NS-Täter können noch ermittelt werden

Tatsächlich war der einst populäre Generaloberst der Waffen-SS, Kriegsverbrecher und unverbesserlicher Nazi, Sepp Dietrich im April 1966 in Ludwigsburg gestorben und wurde unter großer Beteiligung von rund 5000 Waffen-SS Veteranen und im Beisein einer inoffiziellen Abordnung der Bundeswehr zu Grabe getragen. Der dabei gezeigte Hass auf die angeblichen "Menschenjäger" der Zentralen Stelle verdeutlicht in aller Drastik, in welcher Atmosphäre die Behörde ihre Ermittlungen durchführen musste. Und dennoch waren Erfolge in der strafrechtlichen Aufarbeitung der NS-Verbrechen zu verzeichnen.
Ohne die Arbeit der ermittelnden Staatsanwälte aus Ludwigsburg wären ab 1963 weder die von Fritz Bauer initiierten Frankfurter Auschwitzprozesse noch der in Düsseldorf zwischen 1975 und 1981 durchgeführte dritte Majdanekprozess möglich gewesen.
Der Angeklagte Oswald Kaduk wird von drei Polizisten in einen Gerichtssaal geführt.

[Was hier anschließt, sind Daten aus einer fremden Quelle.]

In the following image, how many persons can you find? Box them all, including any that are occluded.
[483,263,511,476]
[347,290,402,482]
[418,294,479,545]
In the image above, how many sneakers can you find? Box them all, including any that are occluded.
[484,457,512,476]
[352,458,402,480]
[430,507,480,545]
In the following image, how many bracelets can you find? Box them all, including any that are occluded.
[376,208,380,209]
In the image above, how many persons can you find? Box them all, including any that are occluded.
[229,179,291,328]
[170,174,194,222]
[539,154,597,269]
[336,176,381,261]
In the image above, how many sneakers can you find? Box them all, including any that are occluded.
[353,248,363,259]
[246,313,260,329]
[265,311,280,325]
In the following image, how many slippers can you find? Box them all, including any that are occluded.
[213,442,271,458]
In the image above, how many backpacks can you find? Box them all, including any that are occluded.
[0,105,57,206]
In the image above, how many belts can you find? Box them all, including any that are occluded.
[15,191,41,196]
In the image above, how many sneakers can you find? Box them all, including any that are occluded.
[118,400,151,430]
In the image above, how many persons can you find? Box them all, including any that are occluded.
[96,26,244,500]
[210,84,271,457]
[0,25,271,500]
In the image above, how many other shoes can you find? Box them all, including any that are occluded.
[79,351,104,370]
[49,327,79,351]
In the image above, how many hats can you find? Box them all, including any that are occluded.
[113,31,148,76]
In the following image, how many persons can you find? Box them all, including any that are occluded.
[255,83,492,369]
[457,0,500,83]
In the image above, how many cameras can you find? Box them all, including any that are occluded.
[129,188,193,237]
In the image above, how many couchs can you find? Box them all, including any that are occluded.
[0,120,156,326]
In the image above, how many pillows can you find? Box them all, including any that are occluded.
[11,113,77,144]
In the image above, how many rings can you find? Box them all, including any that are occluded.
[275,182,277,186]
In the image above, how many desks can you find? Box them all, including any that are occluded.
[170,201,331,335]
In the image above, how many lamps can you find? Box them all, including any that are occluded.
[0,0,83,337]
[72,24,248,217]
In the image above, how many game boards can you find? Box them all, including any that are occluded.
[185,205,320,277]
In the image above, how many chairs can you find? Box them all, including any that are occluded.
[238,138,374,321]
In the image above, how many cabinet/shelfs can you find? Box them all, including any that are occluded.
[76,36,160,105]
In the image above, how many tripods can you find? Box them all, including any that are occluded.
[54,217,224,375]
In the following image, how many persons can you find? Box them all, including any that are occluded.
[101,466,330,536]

Der Angeklagte Oswald Kaduk (Mitte) zum Auftakt des Auschwitz-Prozesses im Jahr 1965.© picture alliance / dpa / dpa team
Aber der bis 2015 amtierende Chef der Zentralstelle, Oberstaatsanwalt Kurt Schrimm, hat schon Recht: "Das Anklagen ist nicht so wichtig, sondern die Aufklärung ist wichtig. Es gibt eine moralische Verpflichtung und zwar die Wiedergutmachung gegenüber den Opfern, bzw. den Überlebenden. Wir nehmen ernst, was damals geschehen ist, und wir tragen das Unsere dazu bei, dass sich Solches eigentlich nicht mehr wiederholen sollte."
Dieser Arbeit geht die Zentrale Stelle Ludwigsburg bis heute nach. Bis zu 30, freilich mittlerweile hochbetagte NS-Täter können immer noch Jahr für Jahr ermittelt werden.